__Extract provided__
"""

Resveratrol can interact with the αVβ3 integrin receptor in MCF-7 cells (a breast-cancer cell line) inducing apoptosis. Besides, it shows antagonist actions when binding to the aryl hydrocarbon receptor, which has immunosuppressive and carcinogenic activity in cells. Nevertheless, these studies conclude that resveratrol inhibits cellular proliferation at concentrations within 10–30 μM. In particular, the effect is locked in phase G/S2 of the cellular cycle, suggesting an inhibition in the enzymatic activities responsible for DNA duplication. These effects have been observed in a cell line of prostate cancer with a concentration of 25 μM but not with 2.5 μM.

Some studies show that it can exert its antitumor effects on the initiation, promotion, and progression of cancer in tumor cells. In this regard, it has been shown how resveratrol at 15 μM is able to inhibit cyclooxigenase 1 (COX-1), a very active enzyme involved in tumor progression. In addition, at 11 μM, it induces phenotypic nonproliferative markers, like the reduction of the nitroblue tetrazolium activity. In the initiation of tumor cells, it acts to inhibit the formation of free radicals at 27 μM on leukemia cells (HL-60). In hepatoma cells (Hepa LcLc7), it inhibits hepatic reductase activity, an enzyme which produces hepatic toxicity, at concentrations of 21 μM. In addition, at 18 μM, the incorporation of thymidine is inhibited, indicating the end of differentiation and thus the transformation to a nonproliferative phenotype. In MCF-7 cells, 10 μM resveratrol blocks the aryl hydrocarbon receptor obtaining beneficial effects against cancer, as it is reported that the activation of this receptor may be involved in some types of tumors [91]. The anticancer effect of resveratrol in MCF-7 has also been associated with BCL-2 and NF-kappaβ. Between 10 and 40 μM, it induces apoptosis via p53 activation in human lymphoblast cell lines. It can also inhibit ribonuclease reductase or COX-2 activity. For that reason, resveratrol has antitumor effects when administered in vitro.

"""

__Actions to take__
a – Return, verbatim, the portion of the passage on resveratrol starting with "Resveratrol can interact" and going on through "not with 2.5 μM.".
b – Answer these questions using the passage on resveratrol.
(i) At what concentration does resveratrol inhibit cyclooxigenase 1 (COX-1)?
(ii) In which cells does resveratrol inhibit the formation of free radicals at 27 μM?
(iii) In the prostate cancer cell line, at which concentration were the effects observed, and at which were they not?
c – List every enzyme that the passage on resveratrol names as inhibited by resveratrol.

__Collected data__
"""

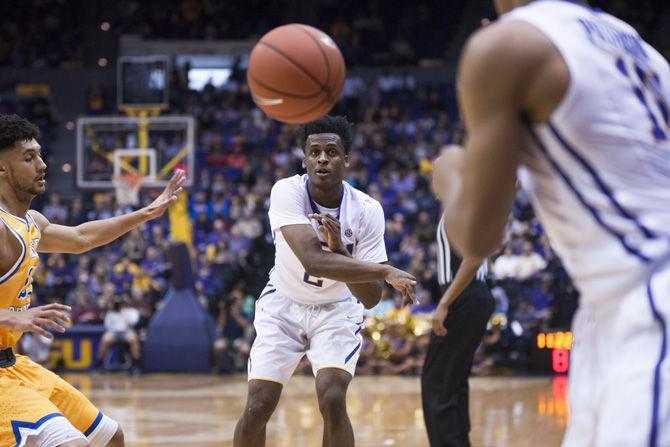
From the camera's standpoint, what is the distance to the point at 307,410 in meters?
9.88

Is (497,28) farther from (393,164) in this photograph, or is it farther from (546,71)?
→ (393,164)

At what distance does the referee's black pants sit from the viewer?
5648mm

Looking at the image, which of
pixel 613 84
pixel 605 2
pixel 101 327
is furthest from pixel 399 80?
pixel 613 84

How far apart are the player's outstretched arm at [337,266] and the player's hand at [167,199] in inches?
26.9

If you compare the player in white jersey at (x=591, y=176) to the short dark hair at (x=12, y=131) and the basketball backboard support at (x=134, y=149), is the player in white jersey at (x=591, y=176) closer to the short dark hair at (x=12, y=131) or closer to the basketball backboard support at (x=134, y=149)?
the short dark hair at (x=12, y=131)

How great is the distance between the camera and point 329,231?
4758 millimetres

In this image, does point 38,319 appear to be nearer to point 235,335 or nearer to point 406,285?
point 406,285

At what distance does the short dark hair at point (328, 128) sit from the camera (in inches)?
211

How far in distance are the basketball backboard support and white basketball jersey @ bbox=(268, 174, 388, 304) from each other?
1094 cm

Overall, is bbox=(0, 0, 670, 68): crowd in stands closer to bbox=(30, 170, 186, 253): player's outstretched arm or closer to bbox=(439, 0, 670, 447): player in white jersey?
bbox=(30, 170, 186, 253): player's outstretched arm

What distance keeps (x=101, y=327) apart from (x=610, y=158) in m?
13.5

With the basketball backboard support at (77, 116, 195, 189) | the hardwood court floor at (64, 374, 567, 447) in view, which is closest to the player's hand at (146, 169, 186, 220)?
the hardwood court floor at (64, 374, 567, 447)

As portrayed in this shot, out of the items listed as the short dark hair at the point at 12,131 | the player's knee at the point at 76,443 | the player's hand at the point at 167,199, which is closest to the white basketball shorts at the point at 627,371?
the player's knee at the point at 76,443

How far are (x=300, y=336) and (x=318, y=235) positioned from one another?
0.56m
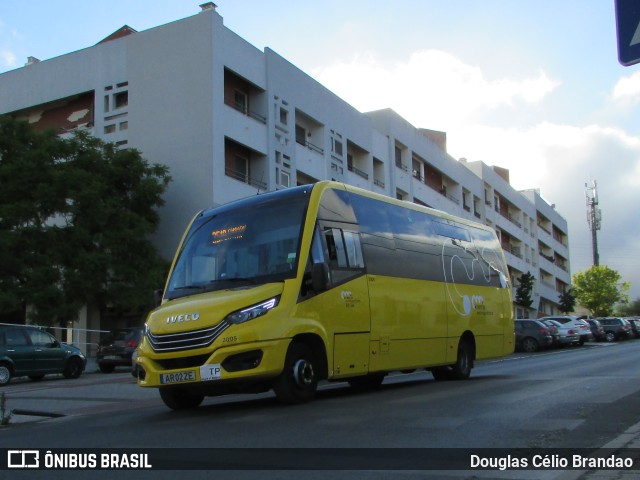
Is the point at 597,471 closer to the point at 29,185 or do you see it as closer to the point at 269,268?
the point at 269,268

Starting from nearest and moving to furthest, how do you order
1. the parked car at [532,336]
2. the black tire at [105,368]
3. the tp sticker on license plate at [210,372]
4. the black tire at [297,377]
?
1. the tp sticker on license plate at [210,372]
2. the black tire at [297,377]
3. the black tire at [105,368]
4. the parked car at [532,336]

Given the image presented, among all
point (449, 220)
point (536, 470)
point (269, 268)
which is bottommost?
point (536, 470)

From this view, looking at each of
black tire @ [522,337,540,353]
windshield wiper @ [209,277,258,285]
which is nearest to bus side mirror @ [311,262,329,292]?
windshield wiper @ [209,277,258,285]

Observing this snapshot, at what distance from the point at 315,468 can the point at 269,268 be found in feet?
14.3

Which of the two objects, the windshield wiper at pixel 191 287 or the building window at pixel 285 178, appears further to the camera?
the building window at pixel 285 178

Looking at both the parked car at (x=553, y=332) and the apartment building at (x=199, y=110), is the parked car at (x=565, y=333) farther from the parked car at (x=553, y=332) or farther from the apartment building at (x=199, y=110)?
the apartment building at (x=199, y=110)

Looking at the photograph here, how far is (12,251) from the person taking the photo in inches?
1053

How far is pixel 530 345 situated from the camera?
109 ft

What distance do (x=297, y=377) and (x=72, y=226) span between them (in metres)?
20.7

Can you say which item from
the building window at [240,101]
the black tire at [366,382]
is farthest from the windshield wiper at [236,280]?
the building window at [240,101]

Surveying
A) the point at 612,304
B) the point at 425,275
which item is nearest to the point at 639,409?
the point at 425,275

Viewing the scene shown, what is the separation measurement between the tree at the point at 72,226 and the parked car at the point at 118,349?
11.7 ft

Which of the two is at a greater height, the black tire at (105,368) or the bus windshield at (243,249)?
the bus windshield at (243,249)

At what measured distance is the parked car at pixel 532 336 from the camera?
1302 inches
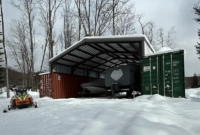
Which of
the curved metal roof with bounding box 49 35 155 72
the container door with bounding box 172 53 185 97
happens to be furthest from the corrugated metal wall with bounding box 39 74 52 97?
the container door with bounding box 172 53 185 97

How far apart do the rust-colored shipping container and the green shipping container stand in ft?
26.2

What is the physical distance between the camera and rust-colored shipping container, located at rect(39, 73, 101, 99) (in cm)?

"""

__Task responses__
a –
Resveratrol can interact with the αVβ3 integrin receptor in MCF-7 cells (a breast-cancer cell line) inducing apoptosis. Besides, it shows antagonist actions when binding to the aryl hydrocarbon receptor, which has immunosuppressive and carcinogenic activity in cells. Nevertheless, these studies conclude that resveratrol inhibits cellular proliferation at concentrations within 10–30 μM. In particular, the effect is locked in phase G/S2 of the cellular cycle, suggesting an inhibition in the enzymatic activities responsible for DNA duplication. These effects have been observed in a cell line of prostate cancer with a concentration of 25 μM but not with 2.5 μM.

b –
(i) 15 μM
(ii) Leukemia cells (HL-60)
(iii) Observed at 25 μM; not observed at 2.5 μM

c –
- Cyclooxigenase 1 (COX-1)
- Hepatic reductase
- Ribonuclease reductase
- COX-2